You can do many of the pre-purchase survey checks yourself to weed out the ones that your broker presents to you. Take your time looking at the boat; get a copy of Don Casey's book on sailboat repair and maintenance and have a checklist of things to look at while onboard. Schedule a second and 3'rd visit with the selling broker and take your time looking in all of the compartments and check as many things as practical before making your 1'st offer. Winter is a good time to look in areas where it rains because you can check for deck leaks much easier; and it is a slow season for sales (helps your negotiating power).

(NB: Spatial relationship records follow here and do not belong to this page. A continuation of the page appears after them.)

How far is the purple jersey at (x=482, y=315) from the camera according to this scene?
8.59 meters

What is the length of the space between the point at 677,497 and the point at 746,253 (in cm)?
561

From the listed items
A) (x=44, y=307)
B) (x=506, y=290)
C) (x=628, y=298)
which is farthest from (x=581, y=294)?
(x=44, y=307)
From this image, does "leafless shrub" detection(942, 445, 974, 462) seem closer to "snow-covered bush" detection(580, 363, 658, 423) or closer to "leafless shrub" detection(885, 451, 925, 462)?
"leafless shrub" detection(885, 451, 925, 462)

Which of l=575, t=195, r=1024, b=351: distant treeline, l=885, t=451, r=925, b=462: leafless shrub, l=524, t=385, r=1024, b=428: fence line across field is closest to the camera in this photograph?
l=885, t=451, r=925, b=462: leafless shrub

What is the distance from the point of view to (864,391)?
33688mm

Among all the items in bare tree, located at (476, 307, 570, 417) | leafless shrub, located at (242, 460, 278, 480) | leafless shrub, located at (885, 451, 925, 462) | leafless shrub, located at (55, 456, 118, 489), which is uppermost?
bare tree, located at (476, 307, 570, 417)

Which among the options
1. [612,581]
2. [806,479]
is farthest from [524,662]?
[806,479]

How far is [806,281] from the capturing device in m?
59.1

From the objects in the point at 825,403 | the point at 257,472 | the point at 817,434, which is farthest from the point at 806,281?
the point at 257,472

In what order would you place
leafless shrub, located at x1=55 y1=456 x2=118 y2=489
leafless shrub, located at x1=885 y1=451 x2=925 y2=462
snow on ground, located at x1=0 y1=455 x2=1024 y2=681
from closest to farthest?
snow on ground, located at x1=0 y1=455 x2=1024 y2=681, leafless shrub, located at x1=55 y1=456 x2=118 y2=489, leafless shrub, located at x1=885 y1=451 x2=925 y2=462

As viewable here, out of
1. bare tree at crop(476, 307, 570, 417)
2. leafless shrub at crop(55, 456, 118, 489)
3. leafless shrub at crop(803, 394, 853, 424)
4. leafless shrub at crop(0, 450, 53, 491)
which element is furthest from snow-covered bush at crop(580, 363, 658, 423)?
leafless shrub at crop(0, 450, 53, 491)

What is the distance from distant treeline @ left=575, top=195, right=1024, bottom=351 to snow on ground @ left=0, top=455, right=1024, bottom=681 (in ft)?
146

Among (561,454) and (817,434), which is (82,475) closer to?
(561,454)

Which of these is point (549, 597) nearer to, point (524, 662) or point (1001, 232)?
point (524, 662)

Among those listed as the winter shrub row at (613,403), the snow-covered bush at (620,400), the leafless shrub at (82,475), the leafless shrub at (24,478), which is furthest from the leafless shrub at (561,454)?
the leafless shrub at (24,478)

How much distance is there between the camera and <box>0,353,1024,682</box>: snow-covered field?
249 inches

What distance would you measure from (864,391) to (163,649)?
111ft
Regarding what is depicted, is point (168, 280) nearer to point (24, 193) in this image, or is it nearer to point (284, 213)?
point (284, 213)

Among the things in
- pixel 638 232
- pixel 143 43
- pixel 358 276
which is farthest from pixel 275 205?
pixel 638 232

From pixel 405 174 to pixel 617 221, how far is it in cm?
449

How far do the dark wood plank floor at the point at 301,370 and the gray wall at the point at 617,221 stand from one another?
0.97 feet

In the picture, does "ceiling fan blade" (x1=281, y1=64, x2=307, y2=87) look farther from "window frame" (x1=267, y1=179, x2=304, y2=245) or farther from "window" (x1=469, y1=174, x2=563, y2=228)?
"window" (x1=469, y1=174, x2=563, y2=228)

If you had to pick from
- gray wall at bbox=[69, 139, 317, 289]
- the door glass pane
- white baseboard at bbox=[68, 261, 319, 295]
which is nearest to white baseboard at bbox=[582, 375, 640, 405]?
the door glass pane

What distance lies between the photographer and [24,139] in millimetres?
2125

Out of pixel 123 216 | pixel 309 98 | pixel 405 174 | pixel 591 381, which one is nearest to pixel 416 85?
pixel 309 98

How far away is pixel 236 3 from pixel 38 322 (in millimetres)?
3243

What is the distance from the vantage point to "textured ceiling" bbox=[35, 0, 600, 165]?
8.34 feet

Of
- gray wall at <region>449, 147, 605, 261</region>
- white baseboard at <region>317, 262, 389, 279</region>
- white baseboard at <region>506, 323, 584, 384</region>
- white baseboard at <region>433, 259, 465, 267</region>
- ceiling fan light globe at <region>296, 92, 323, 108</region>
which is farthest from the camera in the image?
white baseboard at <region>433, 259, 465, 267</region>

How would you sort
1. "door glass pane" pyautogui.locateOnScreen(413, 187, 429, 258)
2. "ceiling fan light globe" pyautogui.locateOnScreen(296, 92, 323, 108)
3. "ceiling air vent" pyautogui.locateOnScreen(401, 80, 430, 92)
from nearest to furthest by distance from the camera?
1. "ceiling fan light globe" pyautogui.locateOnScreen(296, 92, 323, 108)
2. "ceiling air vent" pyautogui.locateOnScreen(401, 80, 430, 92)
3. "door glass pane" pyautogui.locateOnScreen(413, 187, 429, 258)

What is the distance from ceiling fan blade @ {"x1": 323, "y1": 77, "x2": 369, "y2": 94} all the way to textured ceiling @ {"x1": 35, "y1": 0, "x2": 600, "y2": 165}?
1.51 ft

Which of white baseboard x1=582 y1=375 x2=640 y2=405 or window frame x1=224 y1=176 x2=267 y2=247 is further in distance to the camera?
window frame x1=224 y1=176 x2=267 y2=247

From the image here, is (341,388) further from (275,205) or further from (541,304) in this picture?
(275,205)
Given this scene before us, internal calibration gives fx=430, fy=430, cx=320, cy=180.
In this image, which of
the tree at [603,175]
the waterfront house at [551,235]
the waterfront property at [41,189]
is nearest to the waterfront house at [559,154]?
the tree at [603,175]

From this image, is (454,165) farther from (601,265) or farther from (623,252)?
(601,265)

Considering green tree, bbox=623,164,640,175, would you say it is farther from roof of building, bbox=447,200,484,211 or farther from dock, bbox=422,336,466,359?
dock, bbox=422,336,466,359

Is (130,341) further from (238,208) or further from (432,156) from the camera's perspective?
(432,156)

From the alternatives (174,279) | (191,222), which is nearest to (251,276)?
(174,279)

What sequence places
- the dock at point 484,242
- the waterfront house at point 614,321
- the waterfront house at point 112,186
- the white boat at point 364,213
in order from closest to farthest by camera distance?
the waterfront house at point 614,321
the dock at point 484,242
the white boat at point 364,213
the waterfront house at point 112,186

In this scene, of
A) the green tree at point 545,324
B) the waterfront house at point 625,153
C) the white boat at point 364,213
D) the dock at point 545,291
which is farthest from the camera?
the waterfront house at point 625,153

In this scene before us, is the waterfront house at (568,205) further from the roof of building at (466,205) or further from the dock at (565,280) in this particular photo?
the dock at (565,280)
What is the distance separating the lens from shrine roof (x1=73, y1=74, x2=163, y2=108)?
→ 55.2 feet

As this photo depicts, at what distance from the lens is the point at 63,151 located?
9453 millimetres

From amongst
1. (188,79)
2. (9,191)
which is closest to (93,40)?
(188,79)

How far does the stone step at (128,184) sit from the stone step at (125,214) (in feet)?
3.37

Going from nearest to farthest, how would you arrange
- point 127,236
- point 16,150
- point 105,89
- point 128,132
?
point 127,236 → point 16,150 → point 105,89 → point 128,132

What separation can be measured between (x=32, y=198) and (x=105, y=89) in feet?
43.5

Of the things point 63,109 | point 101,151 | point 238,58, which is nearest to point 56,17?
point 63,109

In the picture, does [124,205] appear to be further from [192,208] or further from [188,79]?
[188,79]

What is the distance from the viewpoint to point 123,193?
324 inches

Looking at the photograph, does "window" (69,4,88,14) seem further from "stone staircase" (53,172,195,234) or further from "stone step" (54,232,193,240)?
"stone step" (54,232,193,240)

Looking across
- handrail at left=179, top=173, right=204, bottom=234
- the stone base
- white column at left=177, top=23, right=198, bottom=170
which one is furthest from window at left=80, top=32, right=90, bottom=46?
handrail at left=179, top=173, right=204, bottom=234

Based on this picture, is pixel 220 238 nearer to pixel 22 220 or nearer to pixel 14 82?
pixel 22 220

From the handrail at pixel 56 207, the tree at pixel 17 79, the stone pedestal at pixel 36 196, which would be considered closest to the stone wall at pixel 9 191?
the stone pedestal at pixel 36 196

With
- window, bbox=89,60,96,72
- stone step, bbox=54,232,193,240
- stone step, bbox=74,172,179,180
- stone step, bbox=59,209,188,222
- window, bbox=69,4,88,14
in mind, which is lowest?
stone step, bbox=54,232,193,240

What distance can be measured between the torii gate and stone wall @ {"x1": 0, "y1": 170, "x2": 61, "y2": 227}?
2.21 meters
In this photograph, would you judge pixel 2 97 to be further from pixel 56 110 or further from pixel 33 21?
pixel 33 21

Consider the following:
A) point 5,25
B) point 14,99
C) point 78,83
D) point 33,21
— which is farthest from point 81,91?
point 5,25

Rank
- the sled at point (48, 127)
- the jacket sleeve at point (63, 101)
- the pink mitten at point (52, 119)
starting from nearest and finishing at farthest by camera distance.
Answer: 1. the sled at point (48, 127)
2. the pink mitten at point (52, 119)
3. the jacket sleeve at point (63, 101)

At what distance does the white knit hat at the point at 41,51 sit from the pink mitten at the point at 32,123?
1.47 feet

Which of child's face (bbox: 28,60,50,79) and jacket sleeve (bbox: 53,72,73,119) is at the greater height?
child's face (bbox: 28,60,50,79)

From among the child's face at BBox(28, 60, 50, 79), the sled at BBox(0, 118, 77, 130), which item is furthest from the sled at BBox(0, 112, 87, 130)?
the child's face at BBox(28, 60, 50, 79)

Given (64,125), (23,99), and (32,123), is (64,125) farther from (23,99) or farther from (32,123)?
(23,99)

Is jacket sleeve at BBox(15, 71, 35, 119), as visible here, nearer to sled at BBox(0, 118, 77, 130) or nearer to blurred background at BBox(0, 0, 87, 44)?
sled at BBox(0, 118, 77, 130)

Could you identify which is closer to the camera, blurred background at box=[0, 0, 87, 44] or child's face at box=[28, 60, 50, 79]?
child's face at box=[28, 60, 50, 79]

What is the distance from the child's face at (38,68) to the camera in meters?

Make an initial offer that is well below what your best guess of the actual value is. You need some negotiating room; and there should be no insult. It might get rejected without a counter offer but there are lots of other boats if that happens. Your broker should not pressure you to offer more; you are the person spending the bucks. If he does find another broker. If you come to an agreement (subject to survey) then proceed to survey/sea-trial but remember that you still HAVE NO OBLIGATION TO BUY. Be sure that in the contract it is worded that you have the right to withdraw your offer without penalty if FOR ANY REASON the survey (or sea-trial) is unacceptable to you; this of course includes valuation (the primary reason for the survey). There should also be a clause in the contract that allows you to re-negoitate the price following the survey should both parties agree.
Be sure you resolve any issues with the surveyor's findings or comments BEFORE you finalize the purchase. If there is anything vauge, incorrect or erroneous you should immediately contact the surveyor and work out those issues. Don't talk to the broker until you have a survey that is complete to your satisfaction. You want a survey that describes the condition of the boat accurately and is not just a laundry list of things that need fixing; otherwise you will have to get a second survey or addendum to obtain insurance. The survey should have a section that lists maintenance findings, and a section that lists "Critical Findings" - those that would be considered a liability risk to your insurance carrier. The surveyor should also include a comment that states "this boat represents a favorable liability profile (subject to repair of the items listed in the Critical Findings)." If the surveyor does not provide this sort of statement; find one who does otherwise the survey may be useless for getting insurance. Obtain more than one copy of recent surveys from your surveyor of a comporable boat and review his format and findings.
HTH; good luck with your search!
|03-18-2007 02:29 AM|
|JouvertSpirit||But the broker still has to outlay time and expense to advertise and write contracts and such. A good broker should know about what a boat is going to survey out at and list it for just a little more than that. Oh well, I guess I'd never make it in sales.|
|03-18-2007 02:21 AM|
Originally Posted by JouvertSpirit
Of course a good, smart broker wouldn't do that, knowing that the boat is not likely to sell at all if the price is unreasonably high. But, like the used car field, you don't have to be good to be a boat broker.